日本の携帯電話会社は、技術的には十分可能であるにも関わらず、携帯電話本体を自由に使うことができません。今の第三世代携帯電話というのは、契約情報の入ったカードを入れかえることによって複数の携帯電話を使い回すことができる設定になっています。海外ではどこの携帯電話会社でも、普通に売っている携帯電話に差せば使えるようになればこそ、iPhoneのようなハードが携帯電話会社の垣根など関係なく売れるということになります。今の日本では、ドコモ・au・ソフトバンクとの間でカードを入れ替えても使えないので、どこがiPhoneの権利を取るかといったことが注目されているのですが、iPhoneが欲しいのにわざわざ携帯電話会社を変えたくない人にとっては機種選択の自由を奪われるという意味で、実にナンセンスな話です。それでも、同じ会社が販売している携帯電話同士ならカード入替えをすればショップで長い時間をかけて機種変更をしなくても、スムーズに機種の入れ替えができるのは便利です。将来的には各メーカーがちゃんと携帯電話を家電製品のように売ることによって、自由に携帯電話を選べるようになってほしいものであります。

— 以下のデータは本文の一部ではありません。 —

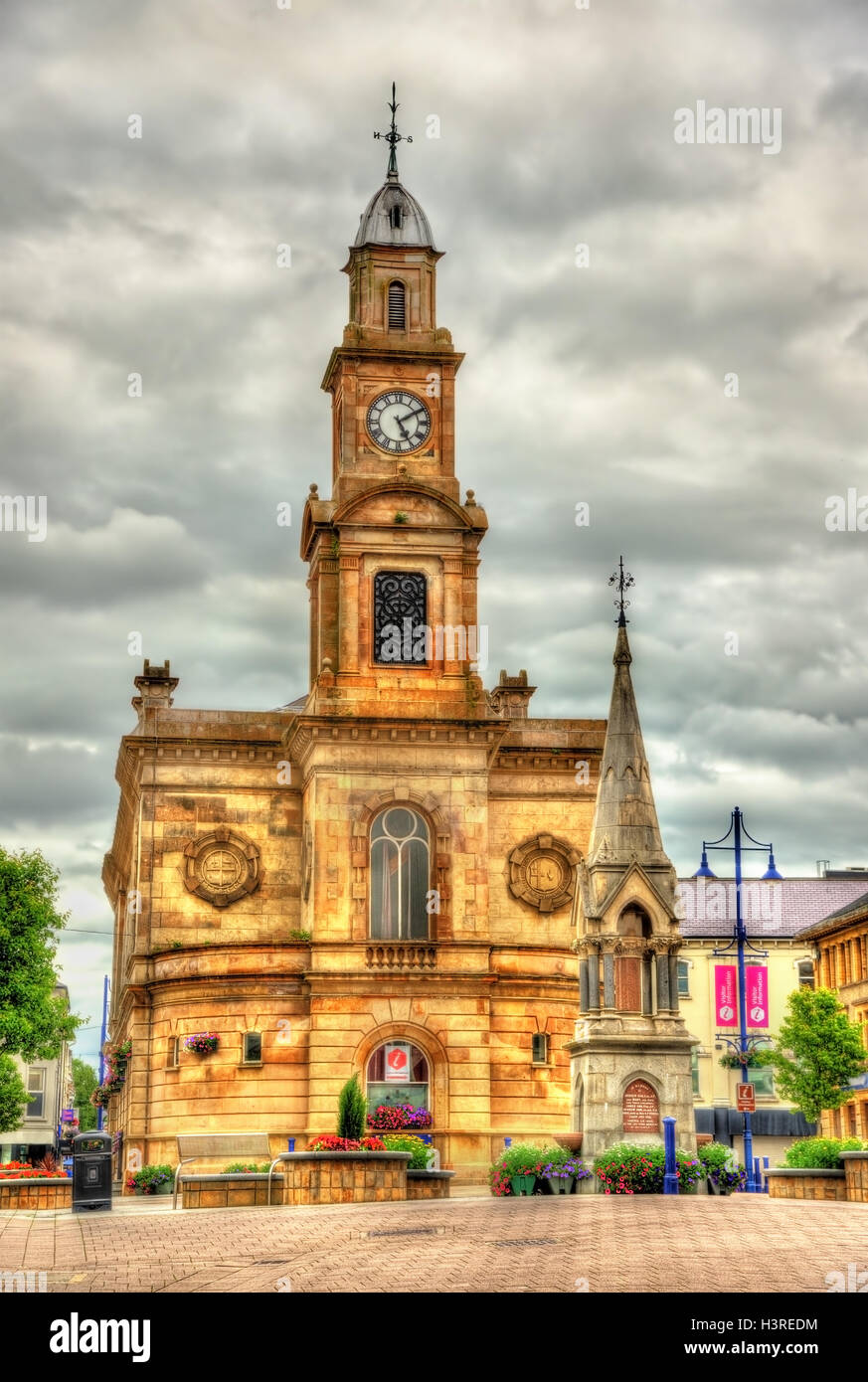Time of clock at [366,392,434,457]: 5:09
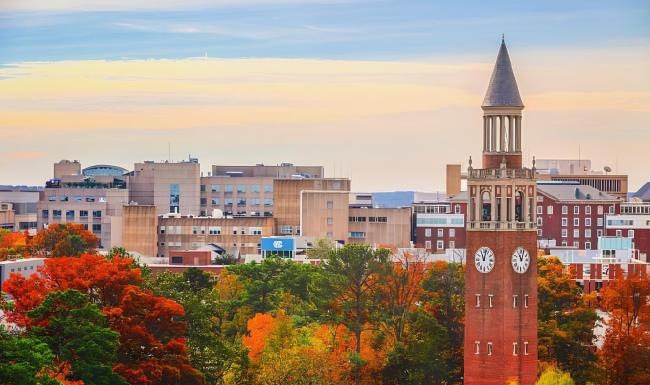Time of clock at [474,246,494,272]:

先日、中古の携帯電話を手に入れ、カード差し替えで機種の変更を行ないました。私はソフトバンクなので、最近になってようやく値段もこなれてきたテレビのワンセグ放送受信可能なモデル、905SHを使っています。私の場合、昨年11月に2年縛りで端末を購入したので、普通に機種変更をしたのでは違約金を含み、かなりの出費をしないと新しい端末が手に入りません。それはそれでいいのですが、問題なのは故障したり水没したりした場合の対応です。修理費がかさんだ場合もそれなりの費用がかかりますので、いざという時のために予備として中古の電話機を揃えておくというのは、生活の中で電話を使わざるを得ない日々の暮らしの中での防衛とでも言えるかも知れません。携帯電話各社はアフターサービスプランのようなものがあり、ソフトバンクでも例外ではありませんが、月々500円程度と、2年縛りで加入し続ければ12,000円余分に払うことになってしまうので、そうした場合の事を考え、1万円前後で中古の白ロム(契約していない端末をこう呼びます)を入手しておくというのは、携帯電話にそれほどお金を掛けたくない人にとっては賢い選択と言えます。
その昔、日本には残飯市場というものがありました。贅沢に食べられる人が残したり捨てたりした、いわゆるくず野菜というようなものを、正規の値段よりよほど安く販売する市場があったわけですが、こうした流通経路のおかげで、昔の日本では食べ物をムダにすることなく多くの人のもとへ行き渡らせることができました。今の携帯電話中古市場もそうした流通のしくみに近いものがあります。常に新しい機種を手に入れられる裕福な人や、携帯電話だけにお金を掛けられる人はいいですが、そこそこのものを安く手に入れたいという場合、オークションを中心とした中古市場は実にありがたいものです。私が手に入れた905SHという機種は、ワンセグだけでなく従来のアナログ放送やFMラジオの受信も可能なので、いざという時には新機種よりも情報収集に頼りになる現在でも人気のあるモデルです(新しいものではあまりアナログ放送やFMラジオの受信については考慮されていないようです)。発売当初は7万とか8万とか言われたものも、今では1万円程度あれば入手することができます。私の購入したものは発売当初に購入されたものであるそうですが程度はよく、お古といってもまだまだ十分に使えます。他人が使ったものというこだわりを捨てることで、新規契約の場合も長期契約のしばりもなく、安い値段で使い続けられるというメリットは大きいものです。ただ、オークションの場合は画面の向こうの相手が見えにくいのでしっかりとした吟味が必要ですが、こうした中古経済と言うものが、これからの私たちの生活にとって欠くことのできなくなるものではないかと確信めいたものがあります。今までのニュースを見ていても、どうせ政府は助けてくれないのですから、私たちはもっと貪欲に、さまざまな情報を仕入れながら、新たな経済活動を模索していく必要があるのではないかと思います。